Uyku kırışıklıkları sıklıkla dinamik mimik çizgileri ile karıştırılmaktadır. Uyku kırışıklıklarının mimik kırışıklıklarından ayırt edilmesinde kullanılan en güzel yöntem, hastanın mimikleri kullanması sırasında mevcut kırışıkların ne kadar mimiklere katıldığının gözlenmesidir. Mimikler sırasında dinamik çizgiler belirginleşirken uyku kırışıklıkları fazla değişim göstermemektedir.
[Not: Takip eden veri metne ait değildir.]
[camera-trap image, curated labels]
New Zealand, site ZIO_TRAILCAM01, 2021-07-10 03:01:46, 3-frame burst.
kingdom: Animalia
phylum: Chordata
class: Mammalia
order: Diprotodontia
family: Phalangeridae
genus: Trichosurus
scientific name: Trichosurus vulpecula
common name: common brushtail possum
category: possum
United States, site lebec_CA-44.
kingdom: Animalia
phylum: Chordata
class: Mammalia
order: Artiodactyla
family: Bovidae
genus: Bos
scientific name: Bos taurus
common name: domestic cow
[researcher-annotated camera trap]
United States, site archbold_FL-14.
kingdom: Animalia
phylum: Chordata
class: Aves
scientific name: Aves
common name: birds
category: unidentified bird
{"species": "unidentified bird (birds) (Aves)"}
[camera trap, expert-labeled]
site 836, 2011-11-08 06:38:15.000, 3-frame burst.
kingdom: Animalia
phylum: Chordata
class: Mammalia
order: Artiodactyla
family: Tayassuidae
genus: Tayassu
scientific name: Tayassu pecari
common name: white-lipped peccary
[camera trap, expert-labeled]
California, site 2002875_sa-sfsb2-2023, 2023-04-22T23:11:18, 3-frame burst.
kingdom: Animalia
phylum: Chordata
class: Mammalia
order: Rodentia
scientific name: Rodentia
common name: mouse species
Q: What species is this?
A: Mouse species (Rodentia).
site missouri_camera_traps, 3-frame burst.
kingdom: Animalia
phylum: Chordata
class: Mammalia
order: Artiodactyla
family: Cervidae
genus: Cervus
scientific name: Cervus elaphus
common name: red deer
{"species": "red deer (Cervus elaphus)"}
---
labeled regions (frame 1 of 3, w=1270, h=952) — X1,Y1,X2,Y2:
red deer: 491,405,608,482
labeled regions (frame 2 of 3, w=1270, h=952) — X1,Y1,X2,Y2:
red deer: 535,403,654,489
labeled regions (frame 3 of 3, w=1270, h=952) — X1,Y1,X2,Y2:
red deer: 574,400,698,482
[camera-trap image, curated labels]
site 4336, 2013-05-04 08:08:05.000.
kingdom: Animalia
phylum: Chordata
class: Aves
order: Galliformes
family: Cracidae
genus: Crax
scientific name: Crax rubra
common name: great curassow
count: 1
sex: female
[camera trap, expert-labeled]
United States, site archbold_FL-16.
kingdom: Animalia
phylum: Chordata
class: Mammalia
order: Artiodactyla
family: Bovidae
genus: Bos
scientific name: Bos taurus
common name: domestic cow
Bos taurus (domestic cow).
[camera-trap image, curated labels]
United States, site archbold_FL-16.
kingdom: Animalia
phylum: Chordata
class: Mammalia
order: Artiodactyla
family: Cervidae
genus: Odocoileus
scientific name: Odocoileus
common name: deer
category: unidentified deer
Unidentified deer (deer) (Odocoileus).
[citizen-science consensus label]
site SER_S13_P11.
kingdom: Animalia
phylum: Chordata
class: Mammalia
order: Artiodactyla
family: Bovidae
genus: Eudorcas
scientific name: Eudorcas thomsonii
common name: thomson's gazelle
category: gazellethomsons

Uyku kırışıklıklarının önlenebilmesi için;
- Cilt üzerindeki sürtünme kuvvetlerini en aza indirmek için yastık ve çarşaf kumaşları, cildi tutan yerine cildin kaymasına izin veren kumaşlardan tercih edilmelidir. Flanel ve jarse kumaşlar, cildinize diğer kumaşlardan daha fazla tutunma eğilimindedir. Bunlar yerine saten ve ipek gibi kumaşlar tercih edilmelidir.
- Sırt üstü uyumanın sağlanması; yüz üstü yada yan yatarak cildin çarşaflar veya yastık kılıflarının mekanik etkisine maruz bırakmak yerine sırt üstü yatılmalıdır. Uyku pozisyonunu sırt üstü sürekli turmak zor olsada özel yastıklar kullanılabilir.
- Ellerin üzerinde uyumaktan kaçınmak; ellerin üzerinde yüzün bastrılmakta uyunması uyku kırışıklıklarını mekanik etki ile arttırmaktadır. Eğer ellerinizin üzerinde uyuyorsanız, ellerinizi doğrudan yüzünüzün altında tutmak yerine yastığın altında tutulmasına çalışılanabilinir.
- Mümkün ise daha yüksek yastık kullanılması; basıncın açısı değiştirilerek yastığın yüzey basıncı azaltılabilir.
- Özel yastıkların kullanılması önerilmekte.
- Uyku kırışıklıkları, özelliklede yan uyuma, yüz dışında dekolte bölgesinde çok fazla ortaya çıkmakta. Bu kırışıklıklar dekolte alanında yukarıdan göğüs ortasına uzanan kırşıklar şeklinde görülmektedir. Bu kırışıkların önlenmesinde sırt üstü yatılması dışında geceleri uyku sırasında takılan özel silikon örtüler kullanılabilir.
Uyku kırışıklıklarında estetik uygulamalar başlığında dermal dolgular, mikrofat yağ enjeksiyonlar, lazer uygulamaları yapılmaktadır.